If the unit tests are tautologies then they aren't testing the right things, and if they are integration tests then they aren't actually unit tests.

I personally run my unit tests every time to confirm my assumptions that the unit of code under test hasn't changed. I also assume all code I write will inevitably be changed in the future because business requirements change and there's always room for improvement. Actually can't think of a single piece of code I've written (apart from code I've thrown out) that didn't eventually need to be rewritten. The benefit of running unit tests is less than the benefit of running integration tests, but the cost of running them is also significantly less. Current project I'm working on has 10x as many unit tests as integration tests and they run 100x faster.

My workflow is usually run my unit tests for the code I'm working on constantly, and when I think things are working run the entire test suite to verify everything works well together. Thats my workflow whether or not I'm doing TDD.

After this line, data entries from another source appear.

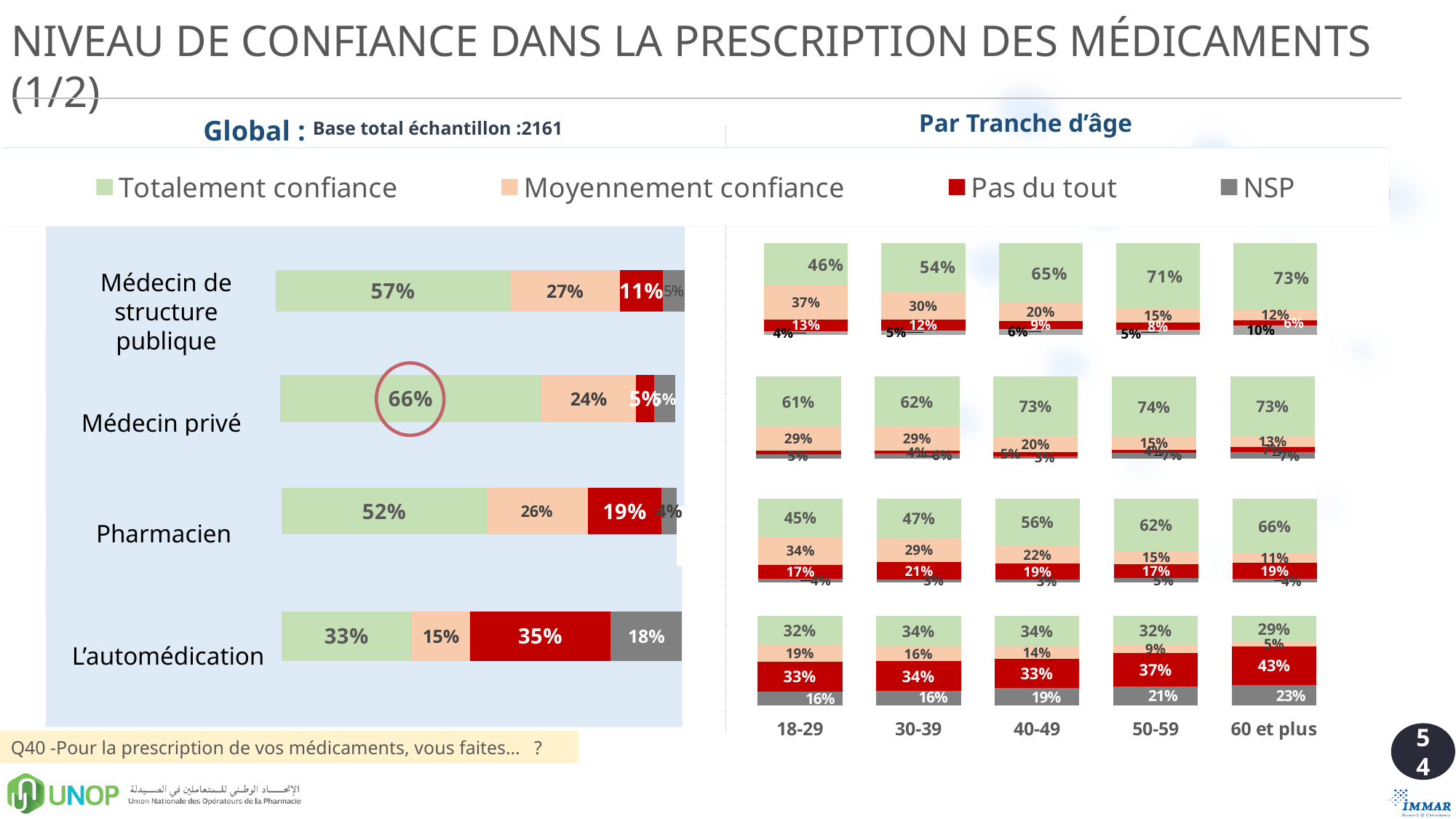
In the Global chart, what is the 'Totalement confiance' value for Médecin privé? 66% In the Global chart, which category has the lowest 'Totalement confiance' value? L'automédication What kind of chart is the Global chart? Stacked bar chart In the Global chart, what is the difference between the 'Totalement confiance' values for Médecin privé and Pharmacien? 14 percentage points In the 'Par Tranche d'âge' chart, what is the 'Pas du tout' value for L'automédication in the '60 et plus' age group? 43% In the Global chart, what is the 'Pas du tout' value for L'automédication? 35% In the Global chart, which has the larger 'Pas du tout' value: Pharmacien or Médecin de structure publique? Pharmacien In the 'Par Tranche d'âge' chart, does the 'Totalement confiance' value for Médecin de structure publique rise or fall from the 18-29 group to the 60 et plus group? Rises In the Global chart, which category has the highest 'Totalement confiance' value? Médecin privé How many series does the legend list? 4 How many categories are shown in the Global chart? 4 In the Global chart, which value is circled? 66%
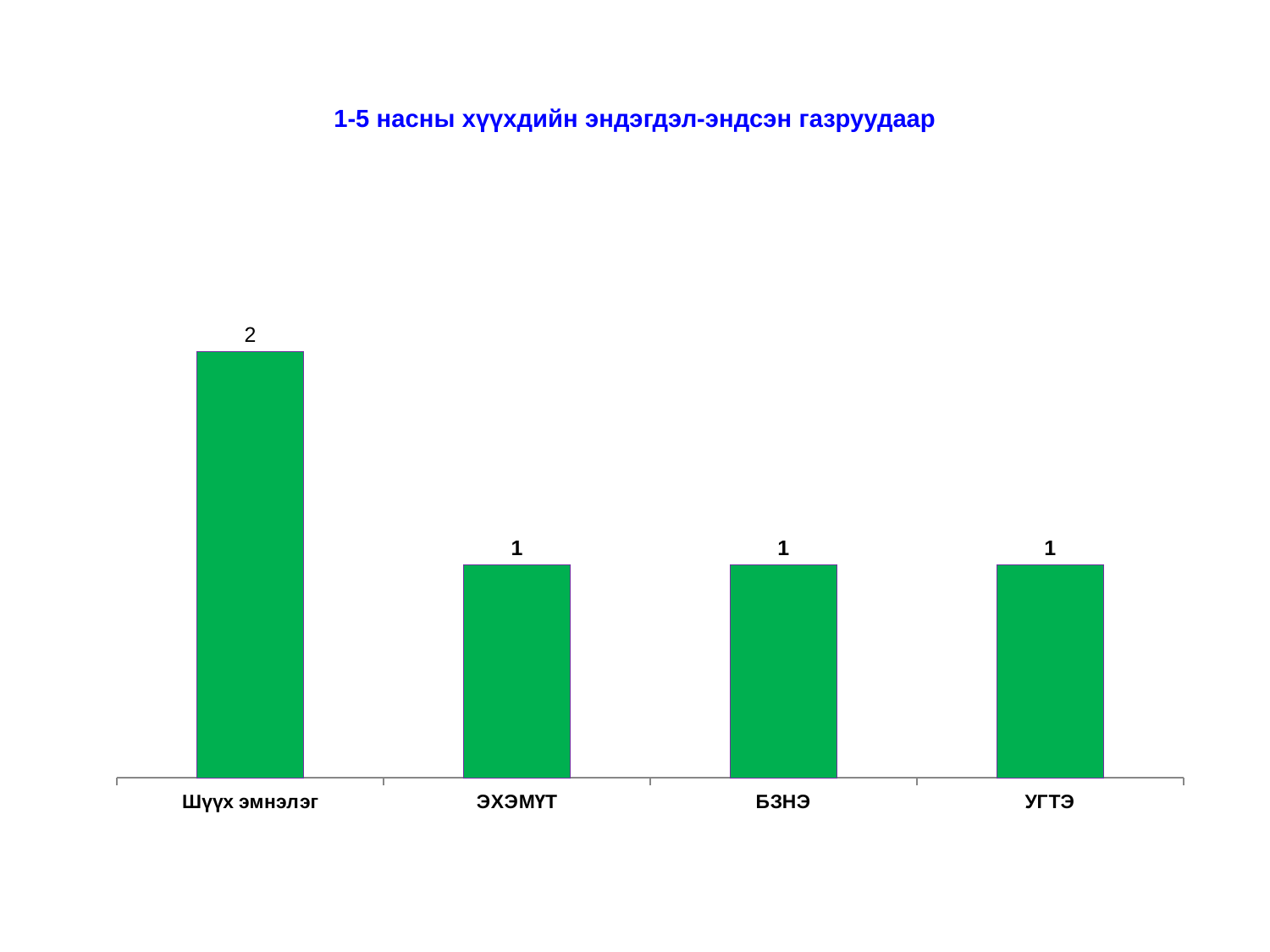
What is the difference between the values for Шүүх эмнэлэг and ЭХЭМҮТ? 1 Which category has the highest value? Шүүх эмнэлэг How many categories are shown on the x axis? 4 How many categories have a value of 1? 3 What is the value for ЭХЭМҮТ? 1 What is the value for Шүүх эмнэлэг? 2 What kind of chart is shown on the slide? Bar chart What is the title of the chart? 1-5 насны хүүхдийн эндэгдэл-эндсэн газруудаар What is the value for БЗНЭ? 1 Which is larger, the value for Шүүх эмнэлэг or the value for БЗНЭ? Шүүх эмнэлэг What is the value for УГТЭ? 1 What colour are the bars in the chart? Green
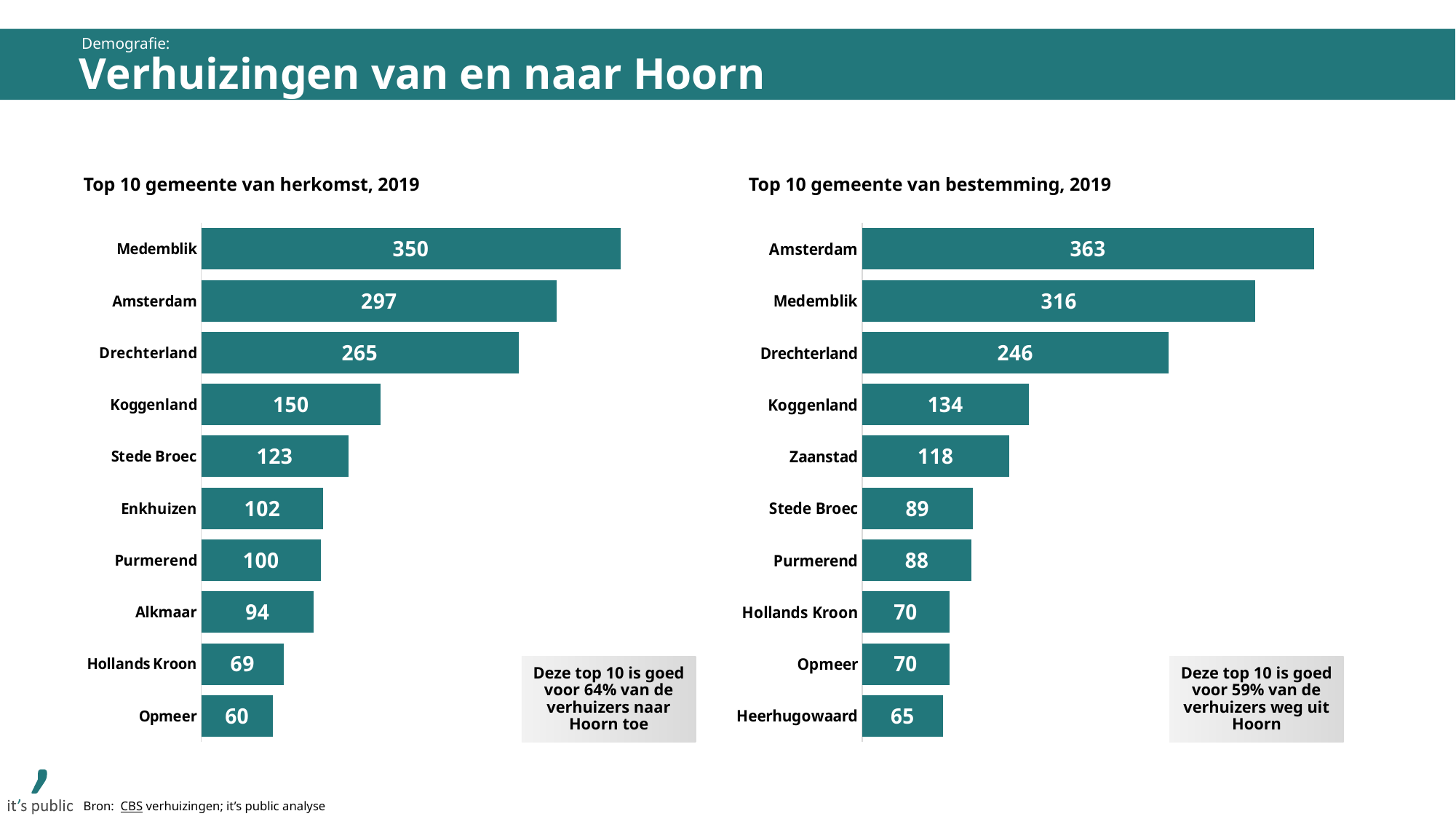
In the chart 'Top 10 gemeente van herkomst, 2019', what is the difference between the values for Medemblik and Amsterdam? 53 How many municipalities are shown in the chart 'Top 10 gemeente van bestemming, 2019'? 10 What kind of chart is 'Top 10 gemeente van herkomst, 2019'? Bar chart According to the text box next to the chart 'Top 10 gemeente van herkomst, 2019', what share of movers to Hoorn does this top 10 account for? 64% In the chart 'Top 10 gemeente van herkomst, 2019', which municipality has the highest value? Medemblik In the chart 'Top 10 gemeente van bestemming, 2019', what is the value for Zaanstad? 118 In the chart 'Top 10 gemeente van bestemming, 2019', what is the difference between the values for Amsterdam and Medemblik? 47 In the chart 'Top 10 gemeente van bestemming, 2019', what is the value for Hollands Kroon? 70 In the chart 'Top 10 gemeente van herkomst, 2019', what is the value for Opmeer? 60 In the chart 'Top 10 gemeente van herkomst, 2019', which is larger: the value for Koggenland or the value for Stede Broec? Koggenland In the chart 'Top 10 gemeente van herkomst, 2019', what is the value for Drechterland? 265 In the chart 'Top 10 gemeente van bestemming, 2019', which municipality has the lowest value? Heerhugowaard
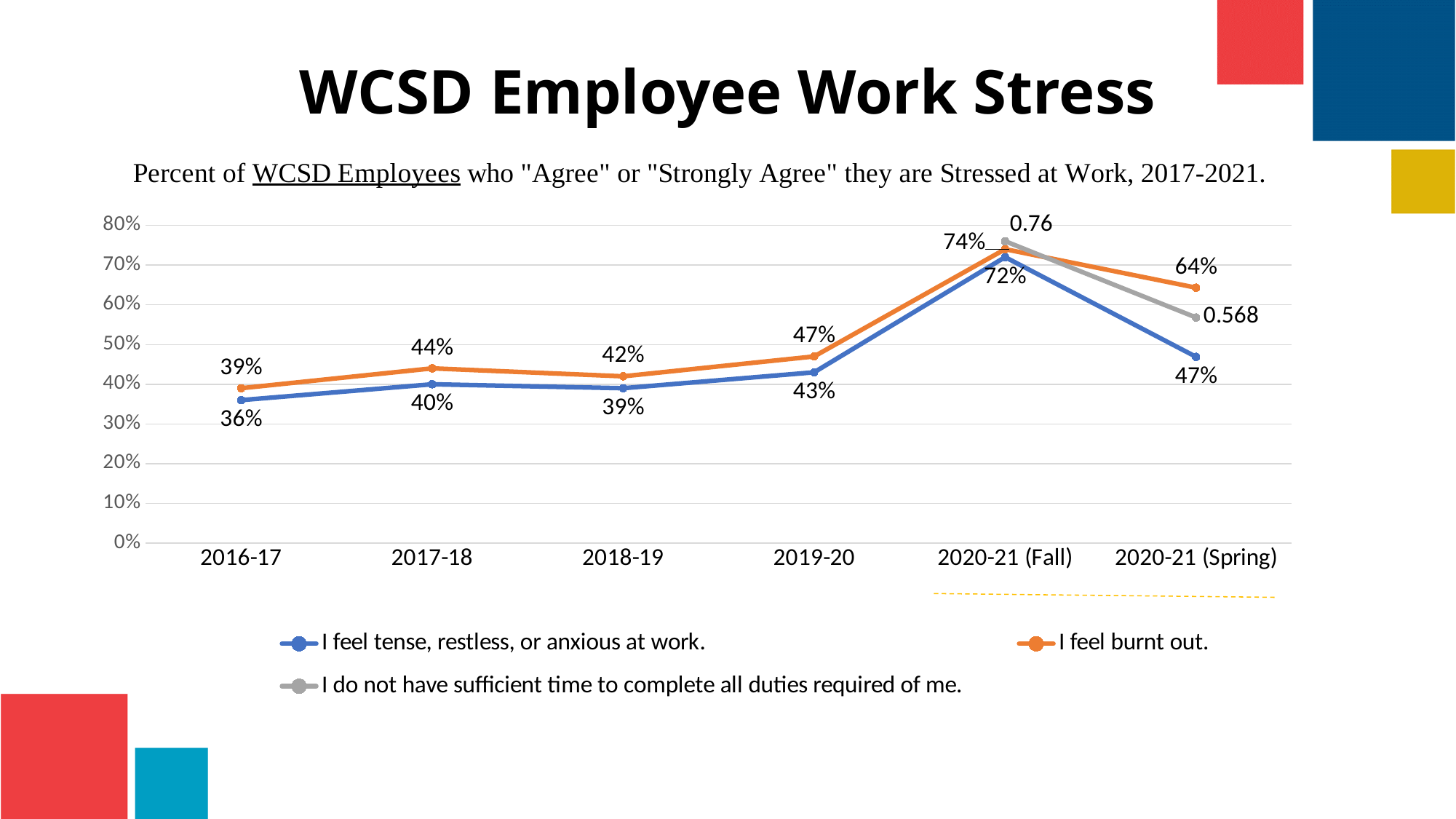
Does "I feel tense, restless, or anxious at work." rise or fall from 2020-21 (Fall) to 2020-21 (Spring)? fall How many series does the legend list? 3 What kind of chart is shown on the slide? line chart In which period is "I feel tense, restless, or anxious at work." highest? 2020-21 (Fall) How many time periods are shown on the x axis? 6 What colour is the line for "I feel burnt out."? orange What is the value for "I feel burnt out." in 2020-21 (Fall)? 74% What is the value for "I do not have sufficient time to complete all duties required of me." in 2020-21 (Spring)? 0.568 What is the difference between "I feel burnt out." and "I feel tense, restless, or anxious at work." in 2020-21 (Spring)? 17% What is the value for "I feel tense, restless, or anxious at work." in 2016-17? 36% Which is larger in 2019-20: "I feel burnt out." or "I feel tense, restless, or anxious at work."? I feel burnt out. In which period is "I feel burnt out." lowest? 2016-17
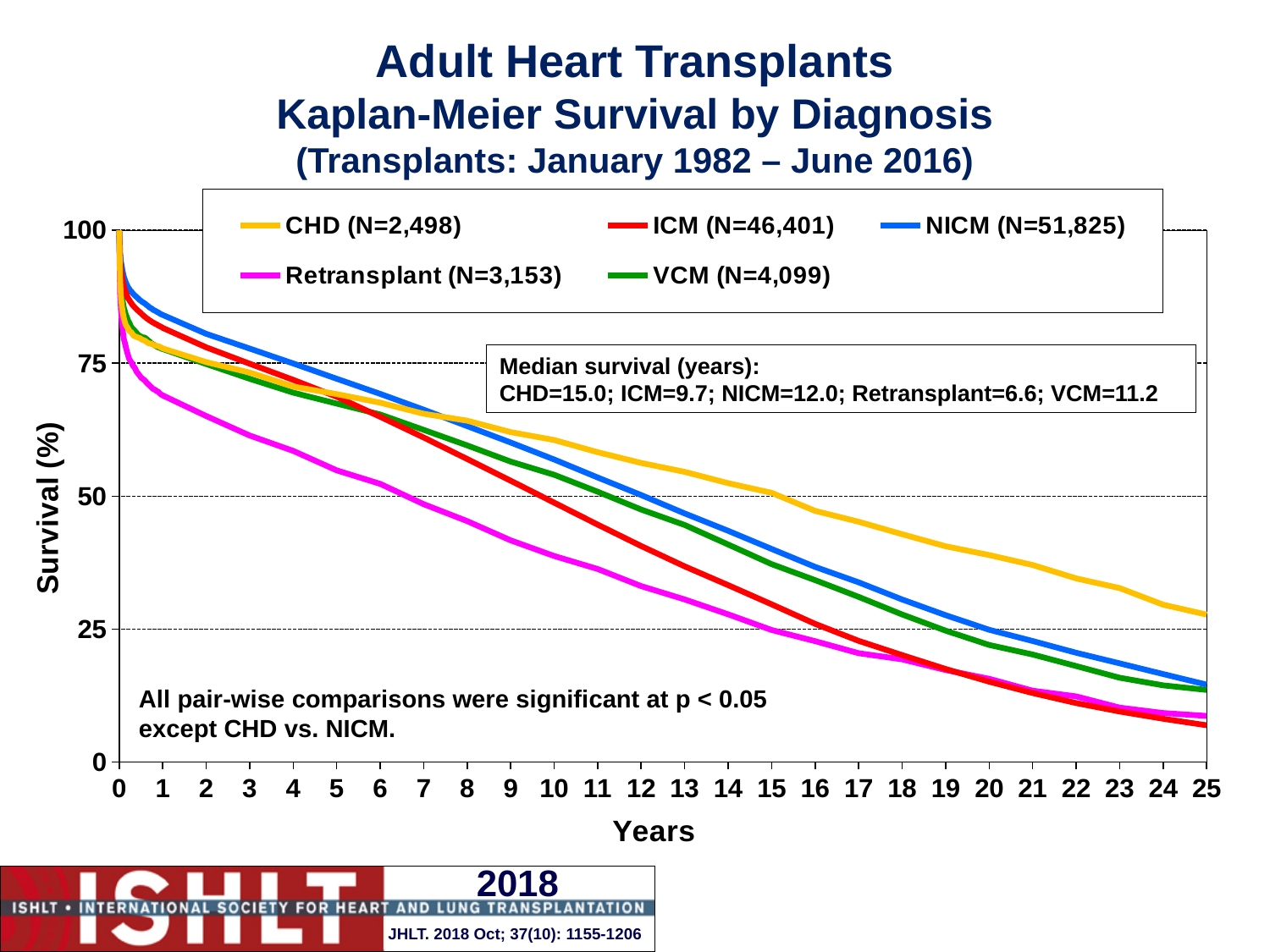
What is the difference in median survival (years) between CHD and ICM? 5.3 How many series does the legend list? 5 Which diagnosis has the highest median survival? CHD What is the median survival in years for Retransplant? 6.6 What is the median survival in years for CHD? 15.0 Do the survival curves rise or fall as years increase? fall Which has the larger median survival, NICM or VCM? NICM What kind of chart is shown on the slide? line chart Is the survival value for CHD at 25 years greater or less than 25%? greater Which diagnosis has the lowest median survival? Retransplant Is the survival value for Retransplant at 10 years greater or less than 50%? less What is the N shown in the legend for ICM? 46,401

The code that determines truths about the data never had to be rewritten.

Like, are the two points neighbors? I mean, I'm not going to write a version of this function for a spherical board in the future. Nobody plays on a spherical board.

It's also a really boring unit test. Yes, (1,1) and (1,2) are neighbors. Do I really need to test this function until the end of time?

  • Thats exactly the type of code that should be unit tested. The unit tests are trivially easy to write, and a very naive solution is easy to code up. The tests should take up a negligible overhead in your overall test suite runtime. Then when it comes time to optimize the code because its becoming a bottleneck you can be confident that the more obscure solution is correct.